* Page text *
--------
Banking





Bank is a financial intermediary. It is a deposit-taking institution who acts as a repository for money deposited by other economic agents. Each country has a state owned Central Bank to regulate the banking system.
Commercial Banks 
Commercial Banks accept deposits of money for safekeeping and provide them with a payment transmission service (cheques), together with saving and loan facilities. 

Functions of Commercial Banks 

1. Accepting Deposits 
Bank deposits are of two types. 

a) Sight deposits/ Demand deposits/ Current Account deposits 
·         It is withdrawable on demand 
·         It is used to finance day-to-day transactions 
·         It can be used to make regular payments 
·         Most banks now pay interest on outstanding current account balance 
b) Time deposits/ Fixed deposits/ Deposit Accounts 
·         It is not withdrawable on demand 
·         It requires notice of withdrawal 
·         It is usually used to finance irregular one-off payments 
·         It gets interest in return 
·         It is deposited for a fixed period of time 
·         It provides the bank with a more stable financial base 
2. Making Payments 
Current Account holders have access to the following payment making services.
--------
* Collected material *
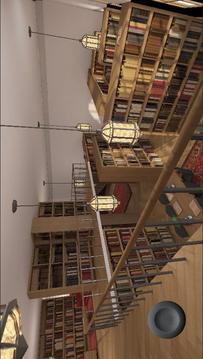 3D Library游戏截图1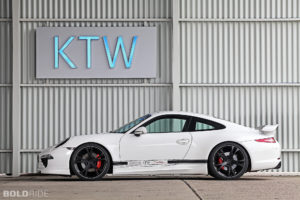 2013, Ktw tuning, Porsche, 991, Carrera, S, 911, Supercar, Tuning,  3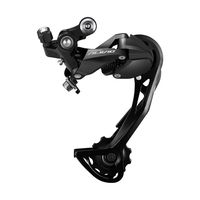 Shimano M3100 Alivio 9 speed Rear Derailleur - Schwarz  - Long Cage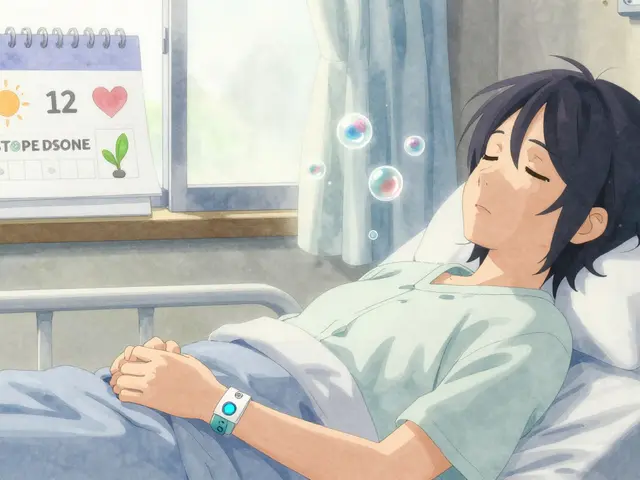 Adrenal Insufficiency from Corticosteroid Withdrawal: How to Recognize and Manage It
--------
* Required actions *
a: According to the banking text, why does each country have a state owned Central Bank? Answer in one to three sentences.
b: List every feature of time deposits that the banking text gives.
c: Pick up the banking text after its final sentence and continue writing it.

* Results *
a: Each country has a state owned Central Bank to regulate the banking system.

b:
- Not withdrawable on demand
- Requires notice of withdrawal
- Usually used to finance irregular one-off payments
- Gets interest in return
- Deposited for a fixed period of time
- Provides the bank with a more stable financial base

c:
·         Cheque System :
·         Standing Orders: It is an instruction given to the bank to make regular payments of fixed amounts. For example; rent. 
·         Direct Debits: It is an instruction given to the bank to make regular payments but varying amounts. Electricity, Gas, Telephone bills are examples. 
·         Bank Giro Credit: It enables to use only one cheque to pay several bills. 
·         Credit Cards: It helps the cardholders to buy goods and services from those shops who have joined the scheme. 
·         Cash Dispensers / ATM card: It enables the cardholder to get cash from the machine set outside walls of certain banks. It provides customers with 24 hours service in supplying cash. Each customer is given a secret code number and a plastic card which can be used to obtain cash up to an agreed limit. 
·         Travelers Cheque and Foreign Currency: Those traveling abroad and households and firms making payments to other countries can use travelers cheque. 
3. Advancing Loans 
Lending money is the most profitable activity of commercial banks. Interest charged on money lent is the source of their income. 

a) Bank Loans 
  • Commercial banks provide short-term and long-term loans 
  • It is not necessary to be an accountholder 
  • Borrowers pay interest on the amount borrowed 
b) Bank Overdrafts 
  • It is provided only to current accountholders 
  • The accountholder is entitled to overdraw an agreed amount 
  • Interest is charged only on the amount overdrawn 
4. Other Services 
Commercial Banks also provide the following services; 
  • Advice on investment 
  • Acting as Executors of will 
  • Insurance Service 
  • Unit Trust investment 
  • Share purchase and sales etc.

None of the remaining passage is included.